SAM ... please send us a pic of the south-pole of the hanger-bracket on your Military Model Columbia ... also ... a few pics of the fender bridges ... and .. close-up pics 
of the under-tank-bar joins to the frame ... some folks call these trumpet-mouth joins.   The spirit-voice in my head says ... "dude .. that bicycle may be a Davis-Built !!" 

........ thata frame ... sheeza drivin' me cray-zee !!!!!!!   There is not enough Prozac on the planet to make the spirit-voice take a nap !!!!       i gots to know !!! 

Thank you, SAM  ........................  patric


----------



## kunzog (Jan 12, 2012)

Here is a pic of my Swiss Army Bike


----------



## Boris (Jan 18, 2012)

sm2501 said:


> I want to give thanks to "Wing your Heel" for suggesting this forum. Great idea Colin!




I third that


----------



## abe lugo (Jan 18, 2012)

*funny thing a buddy just told me today about  him building a*

He's building a Westfield Columbia, I'll tell him about this forum.


----------



## jason (Nov 26, 2012)

:d:d:d:d:d:d


----------



## johan willaert (Feb 5, 2013)

Hi Military Bicycle enthousiasts! Just joined after many years of lurking on this site...

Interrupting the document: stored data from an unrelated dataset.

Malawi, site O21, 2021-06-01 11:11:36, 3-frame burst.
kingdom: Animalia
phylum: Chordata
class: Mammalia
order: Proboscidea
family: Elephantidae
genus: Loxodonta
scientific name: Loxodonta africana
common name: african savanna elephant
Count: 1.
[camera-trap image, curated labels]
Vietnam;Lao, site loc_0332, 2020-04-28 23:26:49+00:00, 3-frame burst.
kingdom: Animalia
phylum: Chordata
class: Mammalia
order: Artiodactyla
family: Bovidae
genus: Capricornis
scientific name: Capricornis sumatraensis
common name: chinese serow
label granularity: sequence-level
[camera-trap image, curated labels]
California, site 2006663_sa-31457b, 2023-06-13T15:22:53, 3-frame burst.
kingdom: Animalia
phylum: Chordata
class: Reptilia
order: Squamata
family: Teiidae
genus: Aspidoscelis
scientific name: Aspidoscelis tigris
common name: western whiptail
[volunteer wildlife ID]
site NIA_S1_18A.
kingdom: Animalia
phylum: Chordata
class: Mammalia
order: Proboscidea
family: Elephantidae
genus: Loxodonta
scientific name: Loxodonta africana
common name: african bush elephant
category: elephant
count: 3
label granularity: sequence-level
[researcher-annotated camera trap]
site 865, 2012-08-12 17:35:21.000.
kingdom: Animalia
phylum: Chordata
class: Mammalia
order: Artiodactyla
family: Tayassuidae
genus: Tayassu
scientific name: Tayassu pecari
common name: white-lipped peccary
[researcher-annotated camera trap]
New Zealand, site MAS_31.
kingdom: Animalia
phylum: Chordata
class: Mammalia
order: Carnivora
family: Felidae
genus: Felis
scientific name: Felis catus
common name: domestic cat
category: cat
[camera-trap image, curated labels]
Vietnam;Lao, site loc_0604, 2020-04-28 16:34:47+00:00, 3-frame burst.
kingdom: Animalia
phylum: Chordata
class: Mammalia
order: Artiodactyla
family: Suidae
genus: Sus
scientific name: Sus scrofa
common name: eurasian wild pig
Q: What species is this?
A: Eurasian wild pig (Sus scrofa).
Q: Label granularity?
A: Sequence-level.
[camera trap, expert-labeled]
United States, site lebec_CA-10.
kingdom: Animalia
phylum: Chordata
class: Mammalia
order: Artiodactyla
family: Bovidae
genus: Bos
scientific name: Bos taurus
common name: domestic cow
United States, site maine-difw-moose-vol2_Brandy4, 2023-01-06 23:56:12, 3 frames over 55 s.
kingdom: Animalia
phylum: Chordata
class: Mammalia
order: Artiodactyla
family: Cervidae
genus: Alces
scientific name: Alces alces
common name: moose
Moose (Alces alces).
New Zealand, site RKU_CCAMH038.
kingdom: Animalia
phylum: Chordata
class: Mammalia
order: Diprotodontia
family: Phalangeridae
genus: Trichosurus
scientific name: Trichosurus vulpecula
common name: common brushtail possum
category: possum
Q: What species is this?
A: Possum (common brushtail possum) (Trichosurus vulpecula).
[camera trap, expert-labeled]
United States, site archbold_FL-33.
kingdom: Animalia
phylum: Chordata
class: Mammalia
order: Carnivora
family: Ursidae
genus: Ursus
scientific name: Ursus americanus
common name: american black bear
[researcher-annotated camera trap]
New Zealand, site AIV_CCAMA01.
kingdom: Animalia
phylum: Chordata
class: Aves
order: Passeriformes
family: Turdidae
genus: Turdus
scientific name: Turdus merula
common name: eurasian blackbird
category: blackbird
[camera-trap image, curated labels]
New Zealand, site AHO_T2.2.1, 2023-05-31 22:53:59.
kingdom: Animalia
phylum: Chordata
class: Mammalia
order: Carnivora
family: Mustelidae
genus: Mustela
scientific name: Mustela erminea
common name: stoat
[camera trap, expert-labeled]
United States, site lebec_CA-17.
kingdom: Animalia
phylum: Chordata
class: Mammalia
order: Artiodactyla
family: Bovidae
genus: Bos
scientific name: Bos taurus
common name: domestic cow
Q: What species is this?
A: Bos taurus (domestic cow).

Johan Willaert from Belgium, owner/webmaster of Theliberator website....

Cheers,

Johan


----------



## BuglerJay (Sep 26, 2013)

*Newbie*

Hi all! I'm a newbie to this list. Fascinating stuff. I'm a serious collector of World War 1 / Great War US "Doughboy" stuff - especially anything pertaining to the US 30th "Old Hickory" Division. I don't know squat about bicycles of the era and am here to learn. I'd love to have a nice original or a good repro - but need to know more about the topic before even thinking about acquiring one. Anyway, that's me - - - OH - - and I also collect bugles, but am scaling that collection down to make room for more WW1 stuff!

Cheers!

Jay


----------



## milbicycleman (Jan 1, 2014)

This is a great thread! I have a Tunturi Finnish Military Bicycle that I just cleaned up and put the correct dunlop valve tubes on it. I showed it for the first time at the National MVPA Show in Dayton Ohio in 2011 and surprisingly I got a silver award which I was not expecting but the previous year Jerry Cleveland got a gold award with his Finnish Military Bike that he rebuilt. Its great to see military bicycles getting the attention and awards they deserve.


----------



## bike (Feb 27, 2014)

*good links I had not found in this tread*

http://www.theliberator.be/militarybicycles.htm

http://g503.com/forums/viewforum.php?f=23

http://handcartz.smugmug.com/gallery...594227&k=TQJat

http://www.bergerwerke.com/index.html


Great stuff!!!!!!!!


----------



## johan willaert (Feb 28, 2014)

bike said:


> http://www.theliberator.be/militarybicycles.htm
> Great stuff!!!!!!!!




That's my website... Thanks for the compliments! Cheers!


----------



## McVickers (Oct 19, 2014)

Hello All,

I'm interested in vintage British bicycles, especially British military models.
Been lurking for a little while, but have decided to join the fold so I can contribute!

Cheers,

Rob


----------



## HENRY FLYNRC@PEOPLEPC.COM (Feb 18, 2016)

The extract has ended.